I was totally absorbed by the audiobook Arcadia by Lauren Groff [Recorded Books: 11 hrs]. It's narrated by Andrew Garman, who has a pleasantly unobtrusive manner. I only noticed that he tends to pronounce "t" like "d" as in Bid (Bit), Greda (Grete), Odo (Otto), graditude (gratitude), and stalwards (stalwarts).
Arcadia follows the life of an unusually small man, Ridley Sorrel Stone, 5 feet, 3 inches, born in the late 1960s. Most people call him Bit. He grew up in Arcadia, a hippie commune in New York State. This part made me think of Findhorn, an intentional community in Scotland, where I stayed for a short while.
The relationships, politics and spiritual beliefs that swirl around Bit in his childhood are absorbed in the context of his mother Hannah's mental illness. He is not just a quiet boy, he is voluntarily mute, and strongly influenced by Grimm's fairytales at a very young age.
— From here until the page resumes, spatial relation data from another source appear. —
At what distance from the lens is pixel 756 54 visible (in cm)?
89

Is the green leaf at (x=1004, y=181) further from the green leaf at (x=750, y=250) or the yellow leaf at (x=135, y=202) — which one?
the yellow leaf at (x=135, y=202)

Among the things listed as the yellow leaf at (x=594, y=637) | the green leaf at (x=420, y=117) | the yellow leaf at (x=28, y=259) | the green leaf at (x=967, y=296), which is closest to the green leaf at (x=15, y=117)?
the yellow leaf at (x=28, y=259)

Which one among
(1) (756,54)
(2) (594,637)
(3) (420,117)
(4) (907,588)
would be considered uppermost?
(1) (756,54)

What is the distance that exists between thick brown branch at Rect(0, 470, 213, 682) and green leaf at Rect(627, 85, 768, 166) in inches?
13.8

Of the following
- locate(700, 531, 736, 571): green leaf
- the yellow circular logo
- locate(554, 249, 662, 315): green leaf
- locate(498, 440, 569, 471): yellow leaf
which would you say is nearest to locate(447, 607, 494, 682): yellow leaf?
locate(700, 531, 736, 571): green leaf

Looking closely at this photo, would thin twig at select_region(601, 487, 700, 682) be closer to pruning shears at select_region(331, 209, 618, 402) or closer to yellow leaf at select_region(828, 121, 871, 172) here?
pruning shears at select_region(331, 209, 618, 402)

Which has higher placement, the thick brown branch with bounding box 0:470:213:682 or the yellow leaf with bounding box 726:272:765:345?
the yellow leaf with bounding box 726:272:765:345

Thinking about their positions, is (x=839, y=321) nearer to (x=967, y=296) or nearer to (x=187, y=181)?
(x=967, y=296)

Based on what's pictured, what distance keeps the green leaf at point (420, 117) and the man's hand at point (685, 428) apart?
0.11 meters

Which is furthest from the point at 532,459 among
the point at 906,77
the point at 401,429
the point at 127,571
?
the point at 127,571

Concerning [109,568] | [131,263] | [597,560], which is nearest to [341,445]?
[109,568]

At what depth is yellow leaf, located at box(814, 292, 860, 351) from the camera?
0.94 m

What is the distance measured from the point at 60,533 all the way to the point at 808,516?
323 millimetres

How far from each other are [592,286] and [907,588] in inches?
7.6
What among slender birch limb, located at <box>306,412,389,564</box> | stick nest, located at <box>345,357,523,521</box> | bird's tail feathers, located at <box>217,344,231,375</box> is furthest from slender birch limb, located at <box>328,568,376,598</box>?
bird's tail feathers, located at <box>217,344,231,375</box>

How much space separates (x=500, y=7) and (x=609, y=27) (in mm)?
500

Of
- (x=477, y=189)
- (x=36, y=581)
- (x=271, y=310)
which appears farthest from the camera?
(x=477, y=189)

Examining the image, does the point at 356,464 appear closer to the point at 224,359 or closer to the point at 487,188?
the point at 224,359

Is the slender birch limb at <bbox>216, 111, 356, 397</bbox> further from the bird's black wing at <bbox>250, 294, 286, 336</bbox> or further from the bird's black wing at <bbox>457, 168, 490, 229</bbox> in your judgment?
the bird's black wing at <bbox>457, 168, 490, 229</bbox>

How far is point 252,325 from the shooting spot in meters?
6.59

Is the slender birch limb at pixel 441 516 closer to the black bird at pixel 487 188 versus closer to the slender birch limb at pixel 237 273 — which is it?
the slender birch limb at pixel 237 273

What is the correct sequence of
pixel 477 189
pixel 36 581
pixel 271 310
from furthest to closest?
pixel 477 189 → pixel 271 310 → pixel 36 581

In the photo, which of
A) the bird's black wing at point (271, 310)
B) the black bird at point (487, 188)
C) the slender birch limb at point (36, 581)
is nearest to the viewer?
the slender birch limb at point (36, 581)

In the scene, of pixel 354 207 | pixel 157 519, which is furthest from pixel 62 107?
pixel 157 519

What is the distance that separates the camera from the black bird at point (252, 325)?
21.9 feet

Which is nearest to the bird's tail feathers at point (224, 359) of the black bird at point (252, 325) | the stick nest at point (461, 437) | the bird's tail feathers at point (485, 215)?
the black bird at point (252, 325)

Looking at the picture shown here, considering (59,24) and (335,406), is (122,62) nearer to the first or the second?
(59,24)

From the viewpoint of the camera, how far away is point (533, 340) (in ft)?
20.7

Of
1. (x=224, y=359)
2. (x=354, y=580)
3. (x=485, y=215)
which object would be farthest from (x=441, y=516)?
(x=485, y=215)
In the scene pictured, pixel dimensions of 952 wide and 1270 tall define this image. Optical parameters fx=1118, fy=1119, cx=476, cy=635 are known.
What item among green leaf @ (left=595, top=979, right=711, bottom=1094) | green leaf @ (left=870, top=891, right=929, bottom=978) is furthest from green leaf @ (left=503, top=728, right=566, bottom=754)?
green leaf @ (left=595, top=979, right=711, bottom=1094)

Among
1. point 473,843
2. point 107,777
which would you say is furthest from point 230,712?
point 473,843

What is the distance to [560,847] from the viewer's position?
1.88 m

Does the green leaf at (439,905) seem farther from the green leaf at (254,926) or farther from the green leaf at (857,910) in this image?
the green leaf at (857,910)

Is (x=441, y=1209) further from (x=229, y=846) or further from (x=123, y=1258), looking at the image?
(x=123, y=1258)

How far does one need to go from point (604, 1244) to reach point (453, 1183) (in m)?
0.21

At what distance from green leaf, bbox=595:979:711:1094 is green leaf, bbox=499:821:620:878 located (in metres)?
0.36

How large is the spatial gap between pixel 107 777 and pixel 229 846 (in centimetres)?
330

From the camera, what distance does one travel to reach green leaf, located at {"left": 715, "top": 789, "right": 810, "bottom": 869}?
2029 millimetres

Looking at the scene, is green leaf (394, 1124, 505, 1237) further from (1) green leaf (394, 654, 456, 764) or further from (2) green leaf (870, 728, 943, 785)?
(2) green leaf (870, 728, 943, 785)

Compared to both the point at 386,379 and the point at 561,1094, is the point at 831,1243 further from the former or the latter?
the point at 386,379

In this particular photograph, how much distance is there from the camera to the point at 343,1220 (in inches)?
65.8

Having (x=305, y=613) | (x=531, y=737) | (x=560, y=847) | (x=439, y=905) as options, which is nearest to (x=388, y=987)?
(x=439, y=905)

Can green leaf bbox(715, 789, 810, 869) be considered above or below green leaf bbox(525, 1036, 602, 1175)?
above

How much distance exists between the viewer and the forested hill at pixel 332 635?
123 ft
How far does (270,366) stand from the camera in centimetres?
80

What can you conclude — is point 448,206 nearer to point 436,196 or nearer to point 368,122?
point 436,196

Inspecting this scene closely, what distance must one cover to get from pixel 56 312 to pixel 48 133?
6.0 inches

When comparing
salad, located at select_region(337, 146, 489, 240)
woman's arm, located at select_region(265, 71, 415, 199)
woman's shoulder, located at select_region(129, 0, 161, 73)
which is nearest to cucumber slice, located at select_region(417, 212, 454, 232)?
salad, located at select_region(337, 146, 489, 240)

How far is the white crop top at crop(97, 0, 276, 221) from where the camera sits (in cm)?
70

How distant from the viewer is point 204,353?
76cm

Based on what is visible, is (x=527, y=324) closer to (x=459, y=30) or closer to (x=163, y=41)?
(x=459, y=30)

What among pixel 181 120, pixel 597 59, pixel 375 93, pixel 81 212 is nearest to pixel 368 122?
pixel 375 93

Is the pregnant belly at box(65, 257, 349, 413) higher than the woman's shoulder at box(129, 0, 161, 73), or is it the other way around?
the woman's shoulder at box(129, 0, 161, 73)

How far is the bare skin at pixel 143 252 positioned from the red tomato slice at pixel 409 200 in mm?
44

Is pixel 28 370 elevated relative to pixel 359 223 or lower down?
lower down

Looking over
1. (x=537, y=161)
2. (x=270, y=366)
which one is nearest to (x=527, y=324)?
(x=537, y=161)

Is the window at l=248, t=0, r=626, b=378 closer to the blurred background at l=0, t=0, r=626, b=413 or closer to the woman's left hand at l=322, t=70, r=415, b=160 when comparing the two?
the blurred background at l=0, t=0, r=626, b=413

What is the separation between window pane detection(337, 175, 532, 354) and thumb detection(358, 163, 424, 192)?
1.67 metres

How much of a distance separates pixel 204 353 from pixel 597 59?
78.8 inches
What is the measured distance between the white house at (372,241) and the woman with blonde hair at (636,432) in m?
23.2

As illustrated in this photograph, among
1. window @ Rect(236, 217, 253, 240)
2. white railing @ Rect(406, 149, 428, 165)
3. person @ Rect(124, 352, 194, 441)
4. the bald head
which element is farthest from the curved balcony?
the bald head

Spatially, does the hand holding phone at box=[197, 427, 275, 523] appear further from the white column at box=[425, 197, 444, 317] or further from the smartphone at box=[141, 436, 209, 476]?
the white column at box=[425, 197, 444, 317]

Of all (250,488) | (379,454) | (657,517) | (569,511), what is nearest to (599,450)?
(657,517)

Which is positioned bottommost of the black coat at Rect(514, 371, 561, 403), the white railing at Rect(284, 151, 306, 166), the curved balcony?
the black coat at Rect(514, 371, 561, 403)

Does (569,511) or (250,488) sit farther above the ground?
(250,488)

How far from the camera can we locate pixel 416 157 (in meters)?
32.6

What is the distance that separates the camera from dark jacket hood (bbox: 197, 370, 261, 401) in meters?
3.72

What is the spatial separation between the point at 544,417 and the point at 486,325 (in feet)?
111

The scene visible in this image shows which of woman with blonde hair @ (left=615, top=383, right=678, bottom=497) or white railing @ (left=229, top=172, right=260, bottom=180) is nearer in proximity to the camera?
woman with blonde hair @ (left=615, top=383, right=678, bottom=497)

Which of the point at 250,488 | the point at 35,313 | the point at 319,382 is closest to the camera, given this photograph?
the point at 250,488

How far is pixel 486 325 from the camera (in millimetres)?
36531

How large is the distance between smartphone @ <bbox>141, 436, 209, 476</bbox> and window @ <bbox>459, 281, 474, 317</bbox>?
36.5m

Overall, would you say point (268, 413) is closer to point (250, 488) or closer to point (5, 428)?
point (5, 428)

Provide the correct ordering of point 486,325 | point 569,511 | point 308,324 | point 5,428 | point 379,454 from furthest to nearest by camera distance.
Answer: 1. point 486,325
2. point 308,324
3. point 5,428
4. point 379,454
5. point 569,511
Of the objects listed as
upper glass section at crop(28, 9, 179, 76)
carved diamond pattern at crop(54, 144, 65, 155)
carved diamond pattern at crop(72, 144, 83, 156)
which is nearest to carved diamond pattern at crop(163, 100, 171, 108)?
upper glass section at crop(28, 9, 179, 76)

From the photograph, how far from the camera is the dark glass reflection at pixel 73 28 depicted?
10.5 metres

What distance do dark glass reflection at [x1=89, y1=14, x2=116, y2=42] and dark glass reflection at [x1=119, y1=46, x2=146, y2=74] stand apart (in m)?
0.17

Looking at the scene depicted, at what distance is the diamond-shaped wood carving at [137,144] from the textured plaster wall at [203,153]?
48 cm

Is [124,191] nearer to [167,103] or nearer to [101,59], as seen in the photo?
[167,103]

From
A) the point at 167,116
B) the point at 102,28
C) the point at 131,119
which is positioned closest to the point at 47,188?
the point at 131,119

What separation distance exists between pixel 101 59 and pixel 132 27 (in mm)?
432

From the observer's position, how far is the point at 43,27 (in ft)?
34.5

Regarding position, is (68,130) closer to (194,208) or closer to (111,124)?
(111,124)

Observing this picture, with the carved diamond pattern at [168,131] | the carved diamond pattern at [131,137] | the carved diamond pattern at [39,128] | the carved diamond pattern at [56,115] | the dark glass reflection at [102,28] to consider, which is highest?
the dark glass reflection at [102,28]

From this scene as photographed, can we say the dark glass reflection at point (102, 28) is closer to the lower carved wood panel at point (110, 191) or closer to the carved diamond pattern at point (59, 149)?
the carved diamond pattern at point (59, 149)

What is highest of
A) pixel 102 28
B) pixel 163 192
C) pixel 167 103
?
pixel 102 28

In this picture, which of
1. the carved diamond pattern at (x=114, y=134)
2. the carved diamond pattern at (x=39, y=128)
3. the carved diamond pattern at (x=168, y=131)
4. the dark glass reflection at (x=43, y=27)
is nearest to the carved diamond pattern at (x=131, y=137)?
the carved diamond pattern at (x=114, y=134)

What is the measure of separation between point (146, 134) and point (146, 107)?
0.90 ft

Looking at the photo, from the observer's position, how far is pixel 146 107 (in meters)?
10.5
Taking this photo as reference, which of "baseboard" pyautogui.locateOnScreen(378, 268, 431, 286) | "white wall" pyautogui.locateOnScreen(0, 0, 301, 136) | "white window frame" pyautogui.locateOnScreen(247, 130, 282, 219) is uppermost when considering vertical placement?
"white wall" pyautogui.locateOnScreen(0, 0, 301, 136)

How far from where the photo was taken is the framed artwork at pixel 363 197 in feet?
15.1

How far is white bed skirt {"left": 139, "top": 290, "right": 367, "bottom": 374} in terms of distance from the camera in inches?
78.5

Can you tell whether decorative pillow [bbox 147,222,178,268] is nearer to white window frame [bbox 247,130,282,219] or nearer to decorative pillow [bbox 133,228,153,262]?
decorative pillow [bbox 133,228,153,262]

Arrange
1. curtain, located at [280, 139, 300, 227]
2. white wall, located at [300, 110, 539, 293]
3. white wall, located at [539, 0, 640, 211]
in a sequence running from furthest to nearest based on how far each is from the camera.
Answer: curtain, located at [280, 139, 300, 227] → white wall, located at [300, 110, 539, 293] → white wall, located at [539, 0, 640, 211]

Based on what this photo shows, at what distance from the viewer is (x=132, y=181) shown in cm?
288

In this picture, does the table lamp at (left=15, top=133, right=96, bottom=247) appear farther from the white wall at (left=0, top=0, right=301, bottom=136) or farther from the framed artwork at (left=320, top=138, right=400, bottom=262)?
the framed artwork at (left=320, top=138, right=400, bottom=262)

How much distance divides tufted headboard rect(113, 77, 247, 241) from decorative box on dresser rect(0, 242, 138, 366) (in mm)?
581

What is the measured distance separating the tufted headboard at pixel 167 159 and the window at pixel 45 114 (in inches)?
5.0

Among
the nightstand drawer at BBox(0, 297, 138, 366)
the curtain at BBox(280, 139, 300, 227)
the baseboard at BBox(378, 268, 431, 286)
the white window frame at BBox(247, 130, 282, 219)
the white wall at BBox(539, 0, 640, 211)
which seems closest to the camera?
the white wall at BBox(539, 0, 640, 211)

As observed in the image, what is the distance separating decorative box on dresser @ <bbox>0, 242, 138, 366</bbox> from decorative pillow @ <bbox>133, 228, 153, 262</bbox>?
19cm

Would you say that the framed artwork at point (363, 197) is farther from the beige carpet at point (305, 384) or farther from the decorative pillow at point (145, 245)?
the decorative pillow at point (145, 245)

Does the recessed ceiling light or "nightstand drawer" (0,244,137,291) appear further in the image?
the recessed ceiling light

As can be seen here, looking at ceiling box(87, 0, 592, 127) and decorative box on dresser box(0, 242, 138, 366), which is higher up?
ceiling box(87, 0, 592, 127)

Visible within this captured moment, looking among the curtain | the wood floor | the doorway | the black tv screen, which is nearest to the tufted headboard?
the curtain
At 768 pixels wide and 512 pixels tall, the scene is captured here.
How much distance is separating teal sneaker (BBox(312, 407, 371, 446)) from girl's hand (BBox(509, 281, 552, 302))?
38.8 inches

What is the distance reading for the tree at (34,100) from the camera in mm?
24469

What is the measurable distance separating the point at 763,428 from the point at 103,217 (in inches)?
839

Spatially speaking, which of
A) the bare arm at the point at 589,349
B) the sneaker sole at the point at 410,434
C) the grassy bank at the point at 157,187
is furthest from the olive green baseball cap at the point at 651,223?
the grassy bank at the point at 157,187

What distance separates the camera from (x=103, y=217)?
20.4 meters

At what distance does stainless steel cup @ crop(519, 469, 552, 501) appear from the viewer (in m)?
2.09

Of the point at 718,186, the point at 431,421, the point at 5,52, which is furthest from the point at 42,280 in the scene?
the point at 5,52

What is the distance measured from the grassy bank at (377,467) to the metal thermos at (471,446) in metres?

Groff's language is delicious:
"The icicles in the window are shot with such light of dawn that Bit goes barefoot over the snow to pull one with his hand. Inside again, he licks it down to nothing, eating winter itself. The captured woodsmoke and sleepy hush and achingness of ice. His parents sleep on. All day, the secret icicle sits inside him, his own thing, a blade of cold, and it makes Bit feel brave to think of it."
The second half of the book jumps to Bit in adulthood. He is a successful photographer and university professor, raising a family in New York City. The final section is set in 2018.
Somewhere in the book, Groff describes a novel as "one full life enclosed in covers." That is exactly what you will find in Arcadia. It's complex, dark, and lovely.
Readalikes: Flower Children (Maxine Swann) and The Forrests (Emily Perkins).